What does it mean to be in the world? Is it having a body? Using it? Is it about response or engagement, leaving evidence of yourself? . . . But she meant something else—to have no location, to have no containing body at all.

And that is a key issue in the book––the epistemological and somatic act of being. Mathematical considerations, references, and revelations are abundant in the book, but readers can be equally at home in references to Giordano Bruno or Gertrude Stein. You don’t need to be a mathematician to access the narratives or be affected by the characters—anymore than you don’t need to be a composer to enjoy music.

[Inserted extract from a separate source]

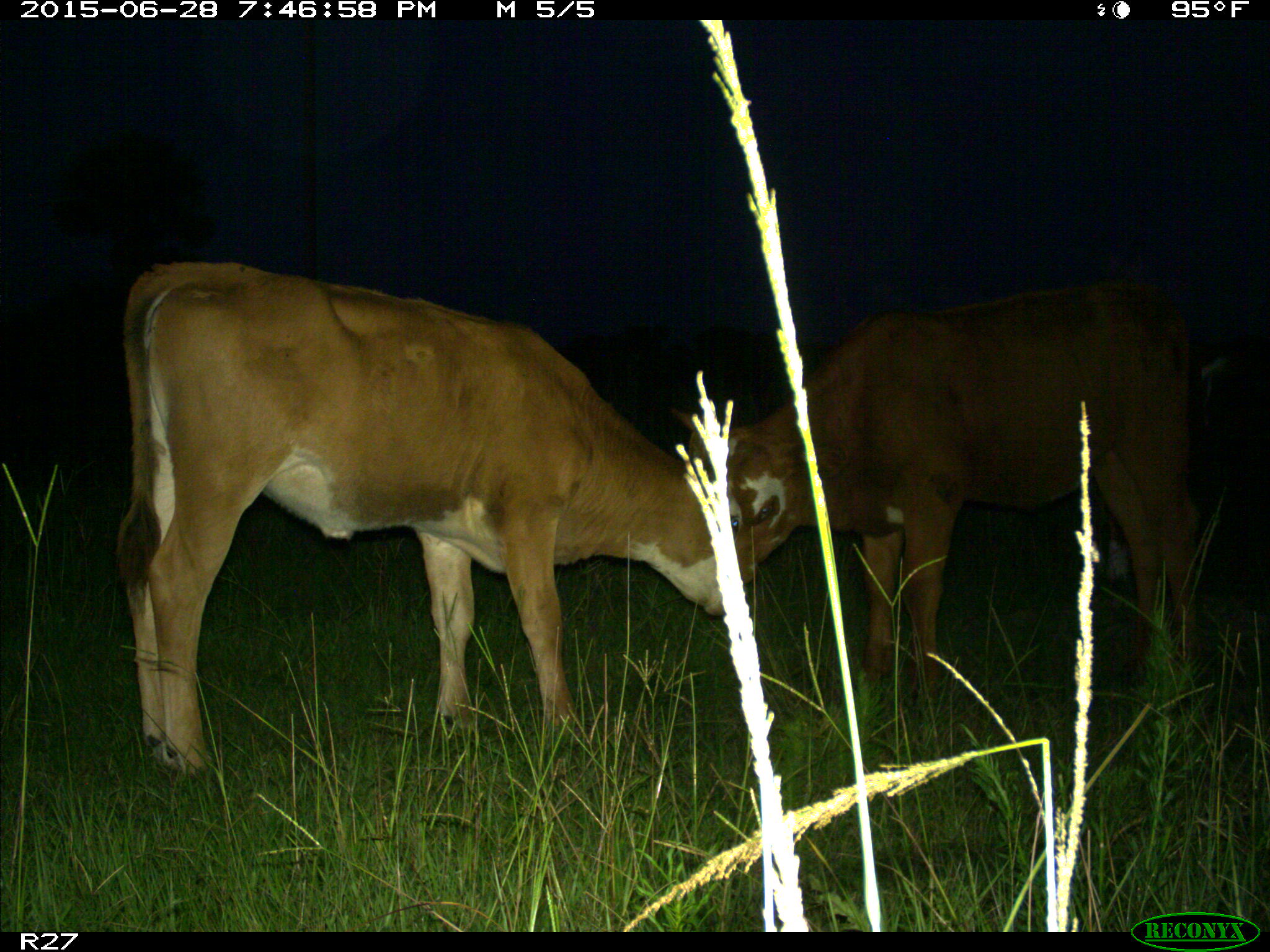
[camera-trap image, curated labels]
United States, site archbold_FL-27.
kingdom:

Krumrie’s absorbing debut, Math Class, is to some degree a bildungsroman, though the characters are already extraordinarily intelligent and self-aware; growth tends to take the form of addition through subtraction—the loss of limbs, eyesight, weight, certainty; and time is multi-dimensional and nonlinear, perhaps even circular or circuitous. Characters like Lucy, Tessa, Ana, and others are certainly not lacking, but Jo is the centrifugal force of the book, which may account for why her character made the strongest and deepest impression on me. Jo’s thinking may be causal, but the connections are not obvious and in the sections where Jo is absent, much like her friends, I found myself waiting for her return. When she does return to school, she faces new—and entirely practical—difficulties, like learning how to navigate space with prosthetics. Her proposed solutions, much like Krumrie’s book as a whole, are singular and distinctive: “Her locker combination is out of reach. What if she transformed into the mechanism itself?”

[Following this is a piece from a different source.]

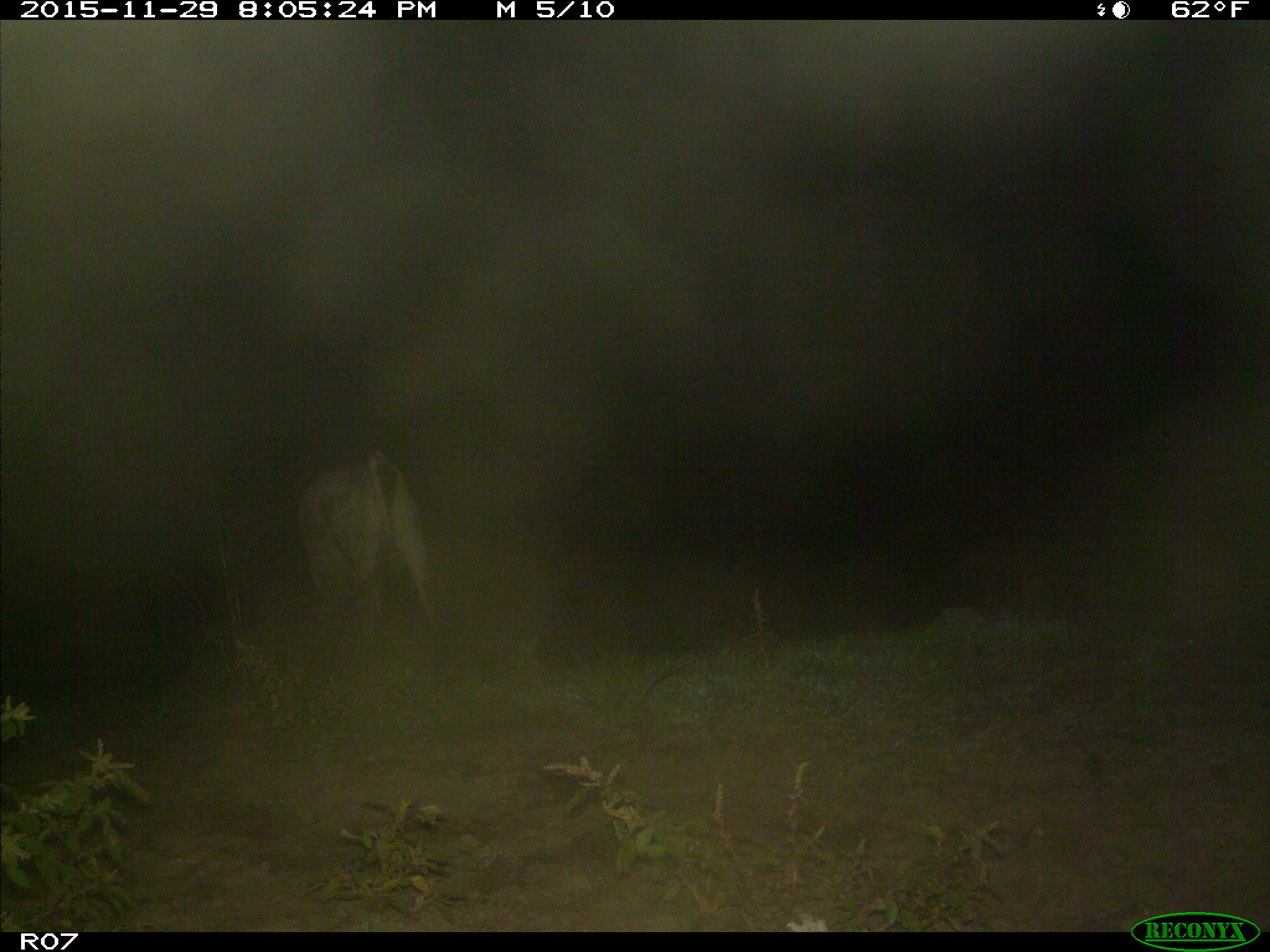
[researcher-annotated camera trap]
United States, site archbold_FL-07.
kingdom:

Mark Tardi is a writer, translator, and lecturer on faculty at the University of Łódź. He is a recipient of a 2022 Fellowship in Literary Translation from the National Endowment for the Arts and author of three books, most recently, The Circus of Trust (Dalkey Archive, 2017). Recent work and translations have appeared in Czas Kultury, LIT, Interim, Text Matters, The Scores, Denver Quarterly, The Millions, Circumference, La Piccioletta Barca, Berlin Quarterly, Notre Dame Review and in Italian translation, Rossocorpolingua. His translations of The Squatters’ Gift by Robert Rybicki (Dalkey Archive) and Faith in Strangers by Katarzyna Szaulińska (Toad Press/Veliz Books) were published in 2021.


[1] Those two novels were The Wild Numbers by Philibert Schogt, and Uncle Petros & Goldbach’s Conjecture by Aposotolos Doxiadis. Wallace didn’t have anything complimentary to say about either of them, and Doxiadis apparently neither forgave nor forgot Wallace’s largely negative review of his novel. With Ben Mazur, Doxiadis co-edited a Wallace-esque doorstopper of a collection of essays on the relationship between mathematics narrative called Circles Disturbed, and in the nearly 600 pages of essays, there is not so much as a single reference to one David Foster Wallace. Given the subject matter, it’s surprising, to say the least. Jonathan Franzen is mentioned, however.